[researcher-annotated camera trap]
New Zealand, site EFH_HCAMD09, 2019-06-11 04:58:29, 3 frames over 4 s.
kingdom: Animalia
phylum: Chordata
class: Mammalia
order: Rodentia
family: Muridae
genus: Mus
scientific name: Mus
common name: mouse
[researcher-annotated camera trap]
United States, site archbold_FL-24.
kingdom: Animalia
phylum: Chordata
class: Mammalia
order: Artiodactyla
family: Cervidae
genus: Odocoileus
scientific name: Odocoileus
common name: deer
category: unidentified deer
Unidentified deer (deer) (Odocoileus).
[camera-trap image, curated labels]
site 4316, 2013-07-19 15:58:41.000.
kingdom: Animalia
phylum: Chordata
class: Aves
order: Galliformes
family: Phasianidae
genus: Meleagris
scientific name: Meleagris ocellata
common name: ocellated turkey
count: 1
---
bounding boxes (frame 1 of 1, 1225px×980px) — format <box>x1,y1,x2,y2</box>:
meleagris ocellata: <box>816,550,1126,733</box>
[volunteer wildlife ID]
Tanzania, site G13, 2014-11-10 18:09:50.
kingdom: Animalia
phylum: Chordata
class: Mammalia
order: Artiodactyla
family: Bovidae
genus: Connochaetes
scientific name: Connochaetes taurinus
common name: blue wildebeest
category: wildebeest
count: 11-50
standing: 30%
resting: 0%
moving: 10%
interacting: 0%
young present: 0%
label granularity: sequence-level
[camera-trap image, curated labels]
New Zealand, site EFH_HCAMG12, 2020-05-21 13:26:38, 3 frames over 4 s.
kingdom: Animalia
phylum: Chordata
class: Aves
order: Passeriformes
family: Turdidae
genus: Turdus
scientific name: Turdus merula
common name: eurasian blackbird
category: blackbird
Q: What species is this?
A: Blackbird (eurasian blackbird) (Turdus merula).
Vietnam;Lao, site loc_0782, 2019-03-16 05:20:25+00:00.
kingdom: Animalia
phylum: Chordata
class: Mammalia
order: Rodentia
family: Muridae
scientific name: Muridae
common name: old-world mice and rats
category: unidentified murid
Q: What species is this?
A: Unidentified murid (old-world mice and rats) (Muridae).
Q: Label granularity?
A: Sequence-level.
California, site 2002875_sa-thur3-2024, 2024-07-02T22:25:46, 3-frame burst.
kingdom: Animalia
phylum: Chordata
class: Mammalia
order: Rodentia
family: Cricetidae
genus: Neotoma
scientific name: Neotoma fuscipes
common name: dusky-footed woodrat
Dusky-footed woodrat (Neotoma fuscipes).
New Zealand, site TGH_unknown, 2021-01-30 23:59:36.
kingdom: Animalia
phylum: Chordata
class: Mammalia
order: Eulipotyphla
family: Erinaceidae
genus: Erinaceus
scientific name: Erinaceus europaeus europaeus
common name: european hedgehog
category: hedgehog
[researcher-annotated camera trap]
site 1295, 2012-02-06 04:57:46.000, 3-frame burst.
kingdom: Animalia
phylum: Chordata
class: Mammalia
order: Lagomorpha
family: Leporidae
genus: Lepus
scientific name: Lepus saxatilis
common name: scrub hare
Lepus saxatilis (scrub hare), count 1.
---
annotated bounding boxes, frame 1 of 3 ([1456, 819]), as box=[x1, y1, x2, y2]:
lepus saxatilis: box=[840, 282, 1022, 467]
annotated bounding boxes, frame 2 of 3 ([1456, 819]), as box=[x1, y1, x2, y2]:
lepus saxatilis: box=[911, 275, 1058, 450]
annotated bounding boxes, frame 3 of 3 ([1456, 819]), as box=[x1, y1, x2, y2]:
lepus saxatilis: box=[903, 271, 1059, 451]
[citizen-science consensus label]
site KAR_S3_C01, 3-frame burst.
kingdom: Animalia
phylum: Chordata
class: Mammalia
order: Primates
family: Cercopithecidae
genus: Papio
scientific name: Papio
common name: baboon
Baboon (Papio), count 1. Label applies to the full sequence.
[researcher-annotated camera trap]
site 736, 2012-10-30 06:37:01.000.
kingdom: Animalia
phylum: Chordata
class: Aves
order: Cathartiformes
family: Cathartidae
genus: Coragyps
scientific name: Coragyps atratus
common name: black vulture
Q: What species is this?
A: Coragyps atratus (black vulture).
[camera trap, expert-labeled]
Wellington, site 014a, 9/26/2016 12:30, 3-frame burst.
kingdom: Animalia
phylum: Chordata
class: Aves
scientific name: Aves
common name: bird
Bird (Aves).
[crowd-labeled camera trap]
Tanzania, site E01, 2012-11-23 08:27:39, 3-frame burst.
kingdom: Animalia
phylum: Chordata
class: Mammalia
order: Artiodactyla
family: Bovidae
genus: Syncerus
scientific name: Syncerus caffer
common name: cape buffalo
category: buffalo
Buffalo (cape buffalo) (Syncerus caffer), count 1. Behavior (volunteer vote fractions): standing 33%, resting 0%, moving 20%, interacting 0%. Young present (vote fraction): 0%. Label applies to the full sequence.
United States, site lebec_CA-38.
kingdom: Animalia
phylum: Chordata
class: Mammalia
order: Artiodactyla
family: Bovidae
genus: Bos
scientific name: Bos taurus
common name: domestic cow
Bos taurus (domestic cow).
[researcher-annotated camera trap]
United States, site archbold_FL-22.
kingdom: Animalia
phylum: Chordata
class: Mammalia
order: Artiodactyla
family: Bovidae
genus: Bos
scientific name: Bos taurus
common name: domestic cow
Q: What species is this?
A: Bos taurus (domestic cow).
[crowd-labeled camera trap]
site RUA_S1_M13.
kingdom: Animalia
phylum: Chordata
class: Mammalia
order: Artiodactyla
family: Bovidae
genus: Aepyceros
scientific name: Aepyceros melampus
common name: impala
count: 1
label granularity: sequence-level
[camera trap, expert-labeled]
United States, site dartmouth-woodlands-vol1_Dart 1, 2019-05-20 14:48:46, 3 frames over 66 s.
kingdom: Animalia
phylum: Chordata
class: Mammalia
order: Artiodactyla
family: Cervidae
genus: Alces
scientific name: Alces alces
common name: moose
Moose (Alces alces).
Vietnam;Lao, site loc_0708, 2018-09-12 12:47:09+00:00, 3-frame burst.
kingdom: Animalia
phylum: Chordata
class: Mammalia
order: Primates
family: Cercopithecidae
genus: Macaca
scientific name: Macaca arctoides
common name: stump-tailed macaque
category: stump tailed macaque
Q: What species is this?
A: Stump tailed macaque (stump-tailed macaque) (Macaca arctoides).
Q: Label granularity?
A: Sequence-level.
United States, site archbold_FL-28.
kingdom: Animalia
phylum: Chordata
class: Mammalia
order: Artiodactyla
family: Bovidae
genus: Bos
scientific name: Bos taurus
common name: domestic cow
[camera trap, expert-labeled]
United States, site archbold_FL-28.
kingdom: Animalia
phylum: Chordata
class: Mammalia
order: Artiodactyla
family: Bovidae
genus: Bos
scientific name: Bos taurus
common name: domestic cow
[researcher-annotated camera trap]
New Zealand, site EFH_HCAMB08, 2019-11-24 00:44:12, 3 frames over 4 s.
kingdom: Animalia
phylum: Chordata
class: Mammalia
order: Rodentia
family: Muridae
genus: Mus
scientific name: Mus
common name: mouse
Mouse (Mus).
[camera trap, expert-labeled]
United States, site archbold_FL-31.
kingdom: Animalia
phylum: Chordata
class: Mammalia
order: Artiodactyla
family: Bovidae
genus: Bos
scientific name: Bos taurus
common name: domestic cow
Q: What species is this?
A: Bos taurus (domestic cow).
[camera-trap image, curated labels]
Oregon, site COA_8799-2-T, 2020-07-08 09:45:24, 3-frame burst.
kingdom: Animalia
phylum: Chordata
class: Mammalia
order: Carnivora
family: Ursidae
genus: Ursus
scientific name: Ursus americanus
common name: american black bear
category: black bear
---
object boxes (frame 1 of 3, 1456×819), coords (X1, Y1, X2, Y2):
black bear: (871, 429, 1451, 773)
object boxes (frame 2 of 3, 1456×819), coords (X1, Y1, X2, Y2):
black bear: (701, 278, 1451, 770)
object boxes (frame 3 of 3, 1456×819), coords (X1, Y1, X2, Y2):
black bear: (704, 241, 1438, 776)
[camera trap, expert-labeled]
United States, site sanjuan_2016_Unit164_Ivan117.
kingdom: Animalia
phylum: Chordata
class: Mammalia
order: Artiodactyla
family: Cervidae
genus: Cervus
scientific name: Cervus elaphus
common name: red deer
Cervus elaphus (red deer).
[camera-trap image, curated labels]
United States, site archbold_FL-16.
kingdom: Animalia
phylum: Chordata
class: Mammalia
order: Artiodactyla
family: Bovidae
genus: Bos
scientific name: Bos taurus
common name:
|---|
To do
Look through the entries and return each line that has the word "Tanzania" in it.

Exercise response
Tanzania, site G13, 2014-11-10 18:09:50.
Tanzania, site E01, 2012-11-23 08:27:39, 3-frame burst.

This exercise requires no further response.